Please lay out the rows below as a Markdown table with the columns Number and Line. Begin at the line that contains "If you look", stop after the final line of the rows, and leave out blank lines.

• Supplied data
--- start ---

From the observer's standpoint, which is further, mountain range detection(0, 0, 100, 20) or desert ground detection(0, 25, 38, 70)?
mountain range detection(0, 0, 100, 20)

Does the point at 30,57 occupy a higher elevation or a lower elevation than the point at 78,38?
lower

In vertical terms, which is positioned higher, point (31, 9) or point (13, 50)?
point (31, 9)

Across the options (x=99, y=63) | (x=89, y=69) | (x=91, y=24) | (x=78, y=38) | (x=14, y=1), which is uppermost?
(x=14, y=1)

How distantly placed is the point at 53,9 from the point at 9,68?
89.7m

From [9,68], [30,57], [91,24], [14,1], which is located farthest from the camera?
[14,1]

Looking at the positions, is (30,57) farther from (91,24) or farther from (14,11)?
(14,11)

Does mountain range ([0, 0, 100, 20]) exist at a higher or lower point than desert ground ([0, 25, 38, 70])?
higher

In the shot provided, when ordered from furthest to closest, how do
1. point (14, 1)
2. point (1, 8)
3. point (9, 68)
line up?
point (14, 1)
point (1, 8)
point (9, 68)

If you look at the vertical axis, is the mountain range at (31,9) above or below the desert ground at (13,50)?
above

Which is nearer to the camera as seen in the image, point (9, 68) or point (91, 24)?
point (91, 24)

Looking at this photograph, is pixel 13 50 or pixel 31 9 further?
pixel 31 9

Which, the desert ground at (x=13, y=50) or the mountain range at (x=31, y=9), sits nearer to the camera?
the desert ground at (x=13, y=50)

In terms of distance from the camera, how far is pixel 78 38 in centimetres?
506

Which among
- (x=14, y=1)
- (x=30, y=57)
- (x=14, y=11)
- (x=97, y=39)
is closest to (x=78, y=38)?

--- end ---

• Solution to the exercise
| Number | Line |
|---|---|
| 1 | If you look at the vertical axis, is the mountain range at (31,9) above or below the desert ground at (13,50)? |
| 2 | above |
| 3 | Which is nearer to the camera as seen in the image, point (9, 68) or point (91, 24)? |
| 4 | point (91, 24) |
| 5 | Looking at this photograph, is pixel 13 50 or pixel 31 9 further? |
| 6 | pixel 31 9 |
| 7 | Which, the desert ground at (x=13, y=50) or the mountain range at (x=31, y=9), sits nearer to the camera? |
| 8 | the desert ground at (x=13, y=50) |
| 9 | In terms of distance from the camera, how far is pixel 78 38 in centimetres? |
| 10 | 506 |
| 11 | Which among |
| 12 | - (x=14, y=1) |
| 13 | - (x=30, y=57) |
| 14 | - (x=14, y=11) |
| 15 | - (x=97, y=39) |
| 16 | is closest to (x=78, y=38)? |